As with a number of Berlin’s most interesting food ventures right now, Liu 成都味道 got its start as a grassroots operation. Linqian Liu, who hails from Chengdu, and her German husband, Bernard Sroka, simply began selling noodles via WeChat. When they built up enough of a following, they switched to brick-and-mortar.
Another standout Chinese restaurant to transcend pop-up status is Chungking Noodles. After moving from Shanghai to Berlin in 2010, Ash Lee launched her supper club Chi Fan. She started selling noodles at pop-ups and street food events like Bite Club, before going on to open a place on Reichenberger Straße in 2019. The focus is very much on the noodles here, which are made daily in-house and are easily one of the most delicious things to eat on a street increasingly cluttered with good restaurants. The succinct, but respectable selection of wines and proximity to a number of bars have made it wildly popular—good luck getting a table in under an hour here.
It’s often been said that food is a form of soft cultural diplomacy, a way of introducing a side of a country beyond the narratives in the press. I hope that someday, when borders are less impenetrable and air travel less perilous, more of us in the European Union and the United States have the chance to visit China, to see the country through a human lens. I hope one day to be able to return. Until then, these small reminders will have to do.
What I’m Reading
I knew Emily in Paris was hot trash from the moment I laid eyes on it, but like so many people, I watched it anyway. In Emily in Paris is a sinister study of the American Dream (VICE), Nathan Ma, an American in Berlin, breaks it down beautifully. “Which is to say that Emily In Paris is a vision of the American dream of expatriation: the lofty aspirations of proving oneself through hard work and determination. As the battleground of the US election draws closer, it’s hard to drown out the drones of ‘I’m leaving!’ from US citizens disenchanted by the failed promises of their country. But when it comes to the baggage of the American abroad, we expect others around us to help carry the weight.”
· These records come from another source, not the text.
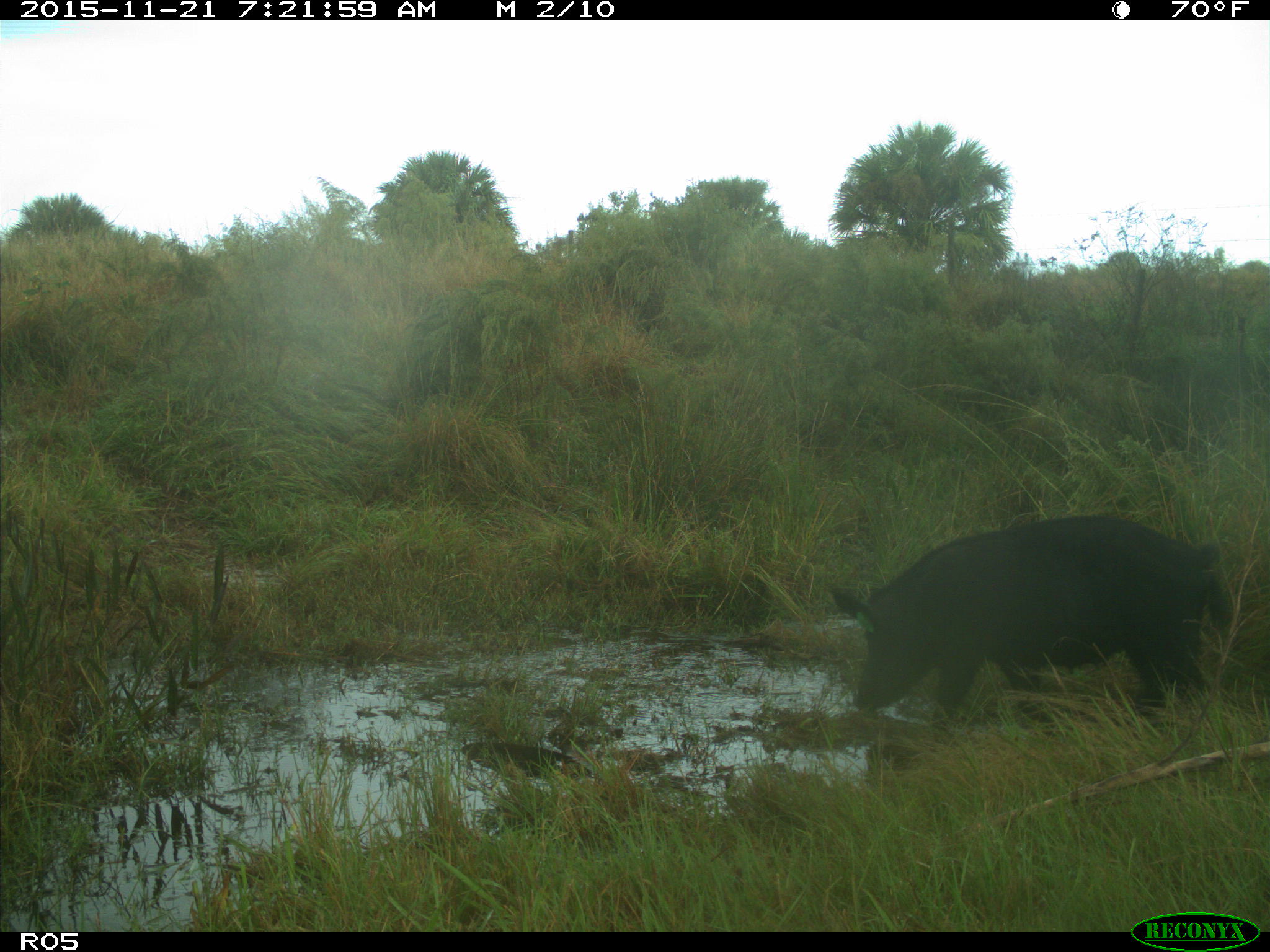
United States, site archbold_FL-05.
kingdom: Animalia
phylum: Chordata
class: Mammalia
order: Artiodactyla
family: Suidae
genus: Sus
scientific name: Sus scrofa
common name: wild boar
I’ll read just about anything Wesley Morris writes (have you read his ode to the romantic comedy yet?). When I was growing up, he was one of the film critics for The Boston Globe and therefore one of the first cultural journalists I followed. Now that he’s a big-shot Pulitzer Prize-winner, The New York Times gives him space to write all sorts of smart, funny, powerful pieces like My Mustache, My Self.
That New York’s Commercial Rents Are ‘Too Damn High’ (The New York Times) is not news, but that something could and should be done about them is. Tim Wu writes about why this form of artificial inflation happens (Eater has also covered some of this recently) and what concrete initiatives could be taken to slow the blight of empty storefronts.
Like many children of the 1980s, I’ve seen The Princess Bride more times than I can count. I’ve also read the book-within-a-book in which it is based, along with Cary Elwes’ dishy memoir. So the fact that almost all of the original cast got (virtually) back together recently felt like a small gift in the middle of a rough year. Rachel Syme spoke with Inigo Montoya in Mandy Patinkin Is Still Singing (The New Yorker) and their conversation is predictably great.